Pansy subjects - Verse! Opera! Domestic trivia! - are now commonplace.
The 300-word limit for posts is retained. The ego is enlarged

Friday 25 March 2011

Put not your faith in chic plumbing

FASHIONABLE SINK, part 2. Installed in the en suite at a high level so I may spit toothpaste accurately without bending. So high that Grandson Zach cannot reach the taps and has complained. What the heck, there are other sinks in the house. A plug and chain would be atavistic bling so the plug is a pusher: down for closed, down again for open. Now the plug action jams. Fashion failing to follow function.

FOUR STARS Social Network is a movie about the evolution of Facebook, an Internet facility I have never used. It got rave reviews but it’s about youth’s arrogance and I didn’t expect to like it. The first ten minutes, where two Harvard undergrads destroy themselves socially in a noisy restaurant needed sub-titles. The movie is ugly, monomaniacal and esoteric; it is also a brilliant take on one aspect of life in the twenty-first century. The script, where heard and decoded, was utterly inevitable and written by Aaron Sorkin, who famously wrote The West Wing.

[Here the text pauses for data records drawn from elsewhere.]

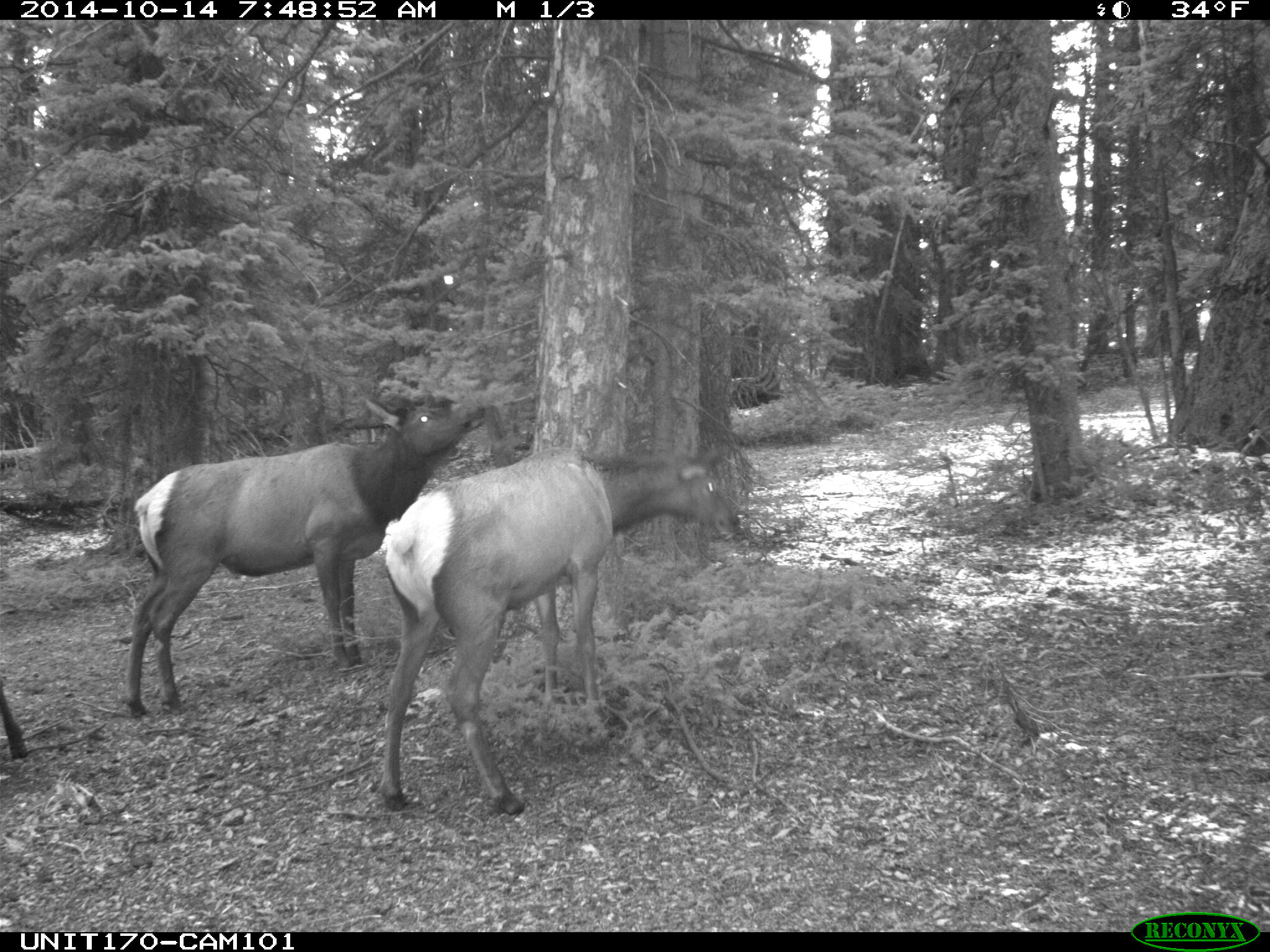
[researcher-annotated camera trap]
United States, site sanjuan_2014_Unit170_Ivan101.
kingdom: Animalia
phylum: Chordata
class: Mammalia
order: Artiodactyla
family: Cervidae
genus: Cervus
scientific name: Cervus elaphus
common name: red deer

THE LOVE PROBLEM 38, 348 words. Chapter Seven: No flying; Jana involved in Sunday lunch at the Bayonne house where she lodges with a French family. Terrible wine. Flowers for grandmother’s grave.

Imaginary birthday present for me: Magician directs Jana to a diner in New Jersey where we meet in the flesh for breakfast. Juice and the cornucopia-coffee-cup to begin with. She reserved and slightly suspicious, no less so when I reach out, take her hands and kiss her stubby finger-ends, saying: “Speak, angel!” (Angel is her loving mother’s preferred term of affection).

Germ of the next novel: A handsome, skilful woman is struck down professionally and rehabilitated.

4 comments:

Lucy said...

Here post haste after your jump to the top of the heap at mine!

I was somewhere the other day where there was one of thsoe handbasins that looked like a large glass salad bowl on a table.

Rouchswalwe said...

Leap frog! I've been left in the dust, although I've updated since. Alas Lucy, it seems that the Fünffingerplätzje' has already gummed the works with umlauts like BB's sink. BB, are you singing in German in the bathroom? The plug action may be confused. For the hero of your next novel, a bicultural plumber who pursues an operatic career.

Unknown said...

My goodness, Jana slightly suspicious! So would you be I expect if you unepectedly met your maker in a New Jersey diner.

Roderick Robinson said...

Lucy: I suppose one of those handbasins would allow you to examine your feet while cleaning your teeth. Otherwise, I'd opt for opaqueness.

RW (zS): I don't sing in the bathroom, only in the kitchen where the acoustics are perfect and I have a good view over the garden. The hero of my next novel (professional woman falls then rises) could be Stephanie Flanders, BBC economics editor of whom I have already written and posted verse. Thinly disguised, of course. She is fired and then... ?

Plutarch: You made me laugh, I must confess, even though I sometimes feel the roles are reversed: that Jana somehow created a new version of BB.